══ Fragment do analizy ══

Wałbrzych zawsze był pięknym i ciekawym miastem. A dziś jest też miastem, w którym znów dobrze się żyje. Miastem, które ma swoim mieszkańcom dużo do zaoferowania (jest tu np. teatr, filharmonia oraz centrum nauki). Które szybko się rozwija i przeżywa gospodarczy boom. W którym łatwo znaleźć pracę i można nieźle zarabiać. A jednocześnie wciąż niedrogie (dużo tańsze niż np. we Wrocławiu) są tutaj mieszkania, domy i działki budowlane. Jeśli więc myślisz o przeprowadzce czy chcesz rozkręcić własną firmę, gdzieś zainwestować, powinieneś wziąć Wałbrzych pod uwagę.

═══
══ Wyodrębniony materiał ══

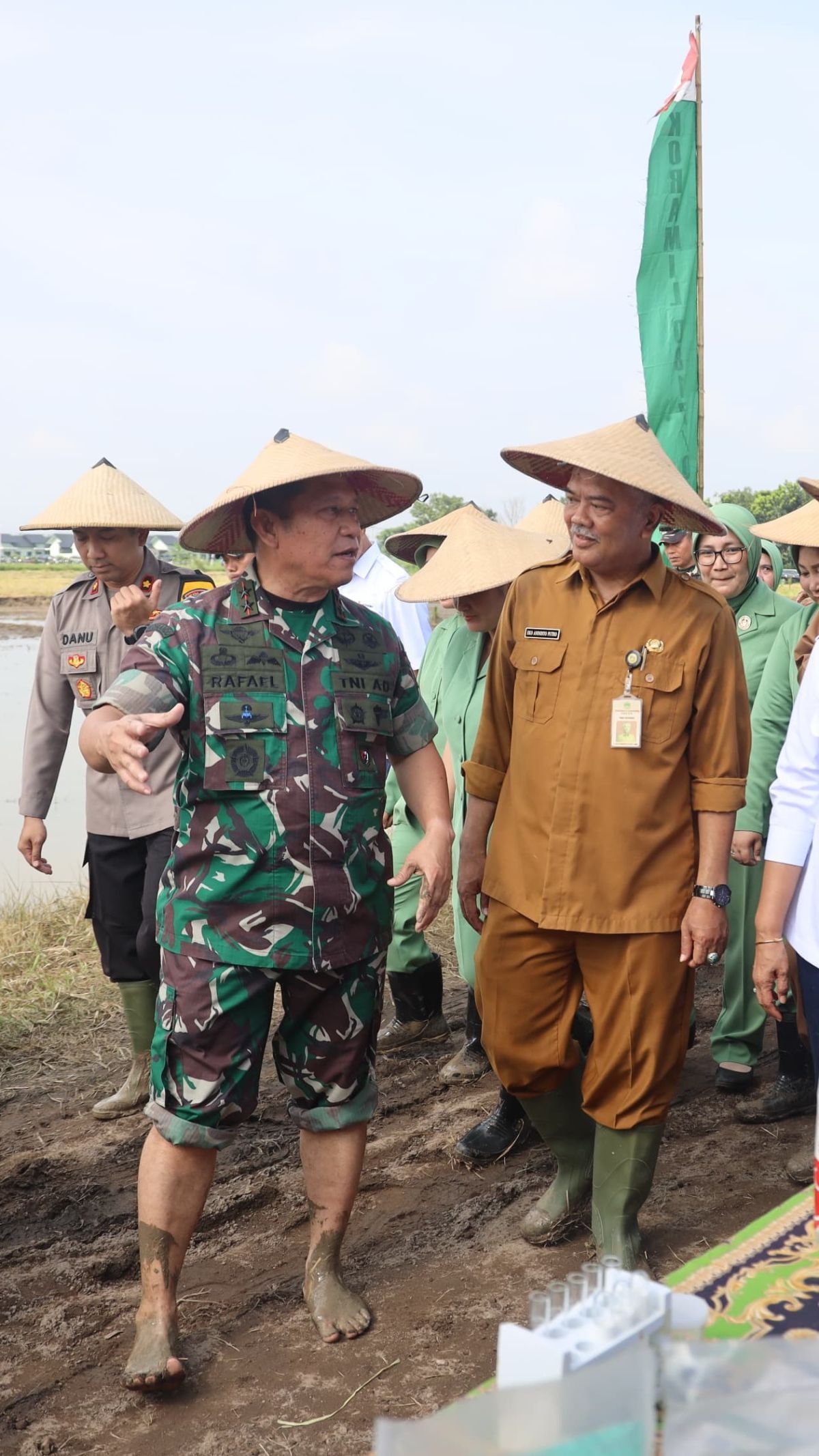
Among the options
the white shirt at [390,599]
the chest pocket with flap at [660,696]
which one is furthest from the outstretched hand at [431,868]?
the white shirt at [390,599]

═══
══ Wyodrębniony materiał ══

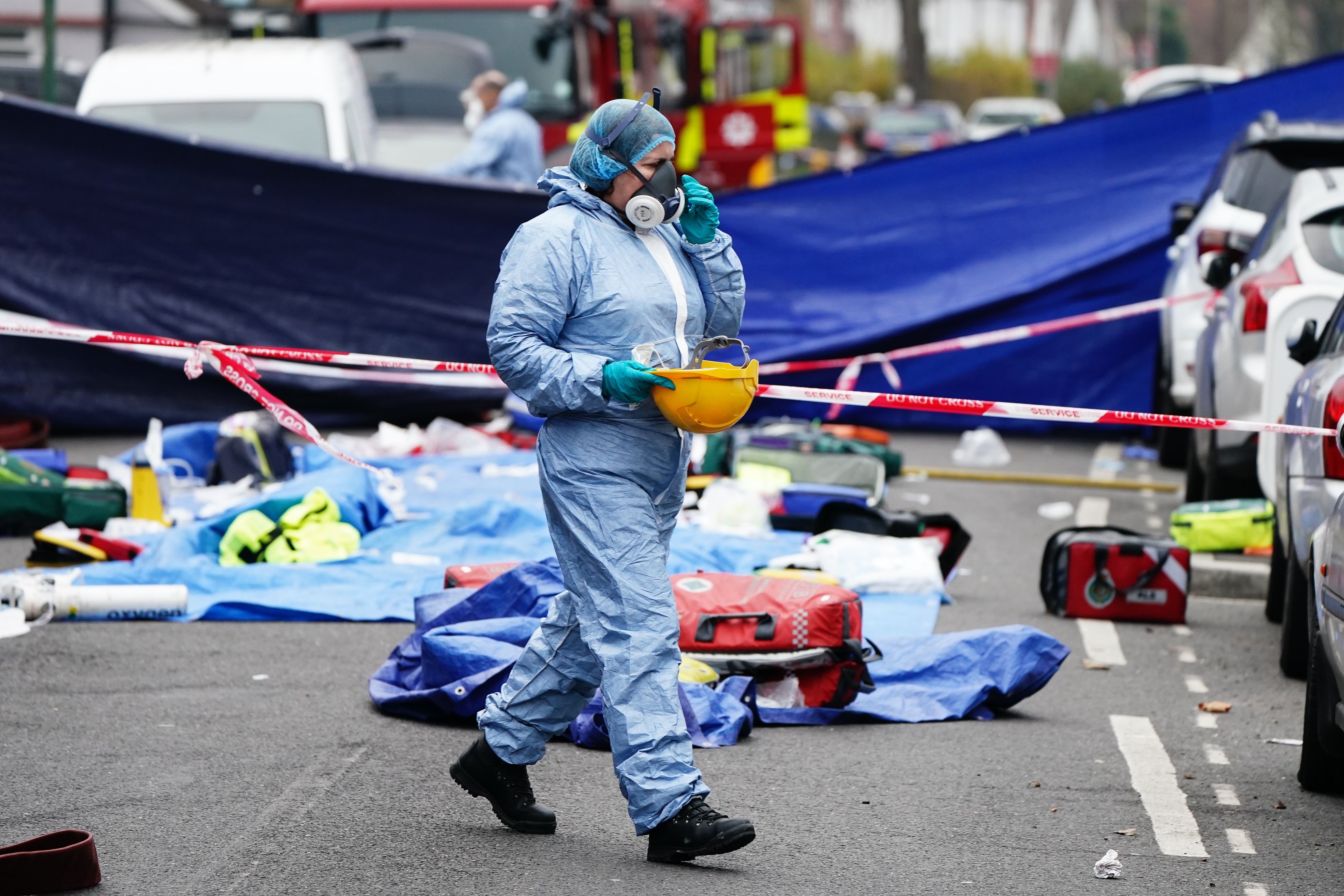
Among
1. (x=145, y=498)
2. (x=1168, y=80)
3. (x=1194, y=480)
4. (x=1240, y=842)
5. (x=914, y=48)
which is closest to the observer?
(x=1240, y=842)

═══

→ **Zadanie A**: Proszę przytoczyć dokładnie fragment tekstu o Wałbrzychu, który zaczyna się od słów zawierających „Wałbrzych zawsze był”, a kończy na „Wałbrzych pod uwagę.”.
→ **Zadanie B**: Wymień wszystkie rodzaje nieruchomości, które według tekstu o Wałbrzychu są tam wciąż niedrogie.
Dane stanowią osobny materiał, niezwiązany z tekstem.

→ **Rozwiązanie zadania A**:
Wałbrzych zawsze był pięknym i ciekawym miastem. A dziś jest też miastem, w którym znów dobrze się żyje. Miastem, które ma swoim mieszkańcom dużo do zaoferowania (jest tu np. teatr, filharmonia oraz centrum nauki). Które szybko się rozwija i przeżywa gospodarczy boom. W którym łatwo znaleźć pracę i można nieźle zarabiać. A jednocześnie wciąż niedrogie (dużo tańsze niż np. we Wrocławiu) są tutaj mieszkania, domy i działki budowlane. Jeśli więc myślisz o przeprowadzce czy chcesz rozkręcić własną firmę, gdzieś zainwestować, powinieneś wziąć Wałbrzych pod uwagę.

→ **Rozwiązanie zadania B**: mieszkania, domy, działki budowlane